Look through the material below and return every line that contains "this".
(Beginning of Material for the task)
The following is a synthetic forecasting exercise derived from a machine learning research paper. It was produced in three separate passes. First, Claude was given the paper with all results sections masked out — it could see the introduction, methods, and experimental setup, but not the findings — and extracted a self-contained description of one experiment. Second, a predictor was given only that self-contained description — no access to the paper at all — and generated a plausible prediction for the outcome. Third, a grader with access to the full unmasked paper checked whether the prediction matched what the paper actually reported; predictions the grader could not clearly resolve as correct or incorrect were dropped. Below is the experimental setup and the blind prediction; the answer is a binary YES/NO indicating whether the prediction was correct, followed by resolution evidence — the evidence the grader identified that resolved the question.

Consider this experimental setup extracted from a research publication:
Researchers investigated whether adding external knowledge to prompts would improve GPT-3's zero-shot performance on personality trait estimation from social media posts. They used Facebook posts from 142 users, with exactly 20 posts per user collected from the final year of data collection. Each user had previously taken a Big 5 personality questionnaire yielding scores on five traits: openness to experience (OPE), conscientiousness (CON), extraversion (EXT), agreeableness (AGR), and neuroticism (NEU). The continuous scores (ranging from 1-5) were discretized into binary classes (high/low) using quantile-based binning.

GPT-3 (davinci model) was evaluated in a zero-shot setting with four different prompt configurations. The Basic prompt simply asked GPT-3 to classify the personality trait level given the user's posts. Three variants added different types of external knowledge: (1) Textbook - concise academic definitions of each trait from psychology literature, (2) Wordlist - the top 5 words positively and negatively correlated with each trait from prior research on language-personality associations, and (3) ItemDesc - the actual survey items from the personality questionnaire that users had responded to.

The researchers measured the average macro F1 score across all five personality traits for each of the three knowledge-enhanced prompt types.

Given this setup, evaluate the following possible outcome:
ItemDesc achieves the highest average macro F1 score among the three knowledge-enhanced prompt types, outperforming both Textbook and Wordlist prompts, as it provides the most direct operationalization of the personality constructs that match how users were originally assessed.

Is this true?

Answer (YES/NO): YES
(End of Material for the task)
» **Answer to the problem**:
Consider this experimental setup extracted from a research publication:
Given this setup, evaluate the following possible outcome:
Is this true?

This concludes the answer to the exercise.